• [Task objective]
Carry the music blog excerpt below forward, beginning immediately after its final sentence about deciding to see what the Mindforce hype was all about.

• [Page extract]
= = =
By 1996 or so, everything seemed so damn pretentious and uptight. I couldn't take it anymore, and I walked away to follow Ten Yard Fight and Floorpunch to something that seemed more sincere, and something that I could connect with.

I've had no desire to listen to REM for the past 20 years, but seeing their 1983 album, Murmur, in Steve's collection...it not only shocked me to see it in there, but kind of made me want to give it a spin.

I had only listened to Murmur a couple of times previously, and it didn't really move me when I initially heard it. But this time was different. I don't know if it was because I was listening to it on vinyl, or if just happened to fit my mood this time around (maybe that Molly album from earlier this year had something to do with it)...but as soon as Radio Free Europe started playing, I was immediately interested. I mean, I figured that I never needed to hear this band again, and here I was giving the album multiple spins...so no one was more surprised that I was at this change of heart.

Tuesday, November 14, 2017

Strength Of The Mind

I don't always do the best job of keeping up with new bands, but thankfully I'm on Instagram about 10 times a day and if something hot is going down, I might pick up on it...just hit me in the head with it a dozen times, and maybe it will start to sink in and pull me out of the 80's long enough for me to pay attention.

I'd seen Mindforce photos peppered through my Instagram feed through the summer, but usually just scrolled passed them. A photo recently caught my eye though, and comments from the poster seemed to mirror the same kind of excitement that I felt when I heard the Ecostrike record earlier this year. A few months late, but I finally decided to see what the Mindforce hype was all about.
= = =
• [Data below]
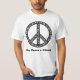 Camiseta Sem guerra de Sinal de Paz em Preto/Branco de Vint (Frente)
= = =
• [Output of the task]
Goddamn! The comparisons to Leeway are dead on, and the record rages with a kind of Crossover fury. Man, They Just Want War rips so hard and fast...I'm wondering how high this record is going to climb in my Best of 2017 list. Believe the hype!

278 pressed on blue vinyl.

Saturday, November 11, 2017

Blue Roo Dynamite

A few weeks ago I posted about the vinyl I picked up for AC/DC's Blow Up Your Video album. I'd been tossing around the idea in my head of possibly chasing the Australian first pressings for the band...at least for the Bon Scott era...and grabbing the oddball record of Blow Up Your Video felt kind of silly and spontaneous.

While buying that record felt like a step backward from where I wanted to take my AC/DC collection, it did kind of kick me in the ass and get me thinking more seriously about that goal. Soon after that, I ended up with a good chunk of cash in my Paypal account from selling stuff on Discogs, and I knew exactly what I was putting that money towards.

The early AC/DC Australian catalog is very different from what I grew up with here in the US. With different album covers and track listings...for instance, most of the songs on the Aussie pressing for T.N.T., ended up on the US pressing for High Voltage...while the Australian pressing of High Voltage was a completely different set of songs...it kind of stoked the flames on my interest in collecting the Australian pressing. It seemed to make for an interesting quest.

AC/DC first Australian pressings don't come cheap, but this one was worth every penny. Great condition for an album that was released in 1975.

There are a number of different pressings on the Australian Albert label...blue labels, black labels, red labels...but for a true first press you gotta make sure that the blue label has the kangaroo logo on there.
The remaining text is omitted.